P.p. 41-50, and the letter at p.59, are a type of the qualities which distinguish our men; of their good sense, heroic simplicity, and indomitable unmurmuring patience under prolonged suffering. Others may have ranted and canted about the Crimean war - our men never did.

I have sent copies of this Diary to a great many people; among others interested in English education generally, to the Dean of Hereford, the Bishop of Bath and Wells, Mr Godolphin Osborne, and Mr Best. Among those interested more particularly in Military education, to the Chaplain General, the Senior Chaplain at the Camp at Aldershot, and also to the Royal Military Asylum, at Chelsea. All have been strongly interested in the simple, manly telling of a sad story;

I remain, Sir,
Your Obedt. Servt.,

Mr Robert Porter,
Beeston, Notts.


The reader of the accompanying Diary need scarcely be informed that it was not written for publication: the sole object of the writer being his own improvement and the instruction of his relatives and private friends. About to leave his native country in a service the most exciting and dangerous - that of planting the standard of his beloved Queen in the soil of a foreign foe - where climate, scenery, inhabitants, their language, manners and customs, would all be new to him, and frequently in striking contrast with everything he had before witnessed, he readily adopted, at the suggestion of a friend, the method of transmitting to paper, daily, every extraordinary appearance and occurrence which came under his observation: by way of improving himself in writing and composition, strengthening his memory, keeping him from less eligible pursuits, and enabling him (should he survive the hardships and dangers to which he was exposed) to instruct and interest those most dear to him, on his return. "His path of glory led but to the grave" - thus depriving his friends of much information which he had in store for them; and as they cannot, together.

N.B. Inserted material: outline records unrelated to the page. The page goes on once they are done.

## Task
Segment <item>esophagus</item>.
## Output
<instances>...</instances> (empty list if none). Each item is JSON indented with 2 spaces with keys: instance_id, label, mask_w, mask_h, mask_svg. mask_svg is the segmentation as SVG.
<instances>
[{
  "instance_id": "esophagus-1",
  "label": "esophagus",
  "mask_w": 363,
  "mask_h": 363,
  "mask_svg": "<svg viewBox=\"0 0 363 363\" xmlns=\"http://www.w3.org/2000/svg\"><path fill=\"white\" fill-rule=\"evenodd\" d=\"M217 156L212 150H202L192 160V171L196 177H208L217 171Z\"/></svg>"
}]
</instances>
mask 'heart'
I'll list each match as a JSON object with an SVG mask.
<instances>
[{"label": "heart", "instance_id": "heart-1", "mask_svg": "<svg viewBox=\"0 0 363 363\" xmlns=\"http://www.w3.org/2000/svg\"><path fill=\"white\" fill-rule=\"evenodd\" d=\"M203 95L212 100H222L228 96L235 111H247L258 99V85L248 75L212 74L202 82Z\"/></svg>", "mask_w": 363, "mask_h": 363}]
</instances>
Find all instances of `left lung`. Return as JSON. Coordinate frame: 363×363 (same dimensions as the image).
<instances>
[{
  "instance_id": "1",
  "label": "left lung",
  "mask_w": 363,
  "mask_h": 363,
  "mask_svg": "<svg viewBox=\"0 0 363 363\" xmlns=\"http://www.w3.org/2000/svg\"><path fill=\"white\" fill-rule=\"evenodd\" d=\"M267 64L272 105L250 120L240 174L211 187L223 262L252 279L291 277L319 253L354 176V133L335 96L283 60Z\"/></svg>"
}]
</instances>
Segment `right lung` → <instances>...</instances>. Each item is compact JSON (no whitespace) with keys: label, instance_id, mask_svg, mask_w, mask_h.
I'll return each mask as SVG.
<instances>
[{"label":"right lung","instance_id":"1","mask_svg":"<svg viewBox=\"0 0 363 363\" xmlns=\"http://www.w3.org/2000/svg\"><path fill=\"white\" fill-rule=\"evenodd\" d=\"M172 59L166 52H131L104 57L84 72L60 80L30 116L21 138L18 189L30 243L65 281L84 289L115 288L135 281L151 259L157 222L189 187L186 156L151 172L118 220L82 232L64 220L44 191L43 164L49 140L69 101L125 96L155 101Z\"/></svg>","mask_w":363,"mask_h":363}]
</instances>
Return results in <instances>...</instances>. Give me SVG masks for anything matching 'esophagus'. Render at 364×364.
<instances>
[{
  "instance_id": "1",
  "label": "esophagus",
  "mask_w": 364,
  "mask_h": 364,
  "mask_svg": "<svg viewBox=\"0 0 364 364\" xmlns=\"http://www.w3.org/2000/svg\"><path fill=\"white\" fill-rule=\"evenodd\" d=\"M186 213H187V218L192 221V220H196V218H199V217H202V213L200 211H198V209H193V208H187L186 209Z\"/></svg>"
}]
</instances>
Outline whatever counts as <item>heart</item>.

Sit by their fires and talk the night away
Weep o’er his wounds, alike untir’d to stay
Whilst he, for want of sword or deadly gun,
Shoulders his crutch to show how fields were won

The publication of his Diary appears their only compensation. A brief account of his early life and parentage is added, in order to connect his history from the cradle to the grave - under the impression that it will depict the natural development of a mind regulated by independence, and self-reliance, in mental and moral culture, not beneath the genial influence of a good education or the smile of fortune, but under the most adverse and depressing circumstances.

For Knowledge, to his eyes, her ample page.
Rich with the spoils of time, did ne’er unroll;
Chill penury repressed his noble rage,
And froze the genial current of his soul.

Beeston, Nov. 2, 1856.

The copy in The Local Studies Library in Nottingham was donated on January 10 1857, by Mr Richard Barlow of New Chilwell, Notts.
The book was publised by Mr R Porter, a bookseller with premises on High Road, Beeston.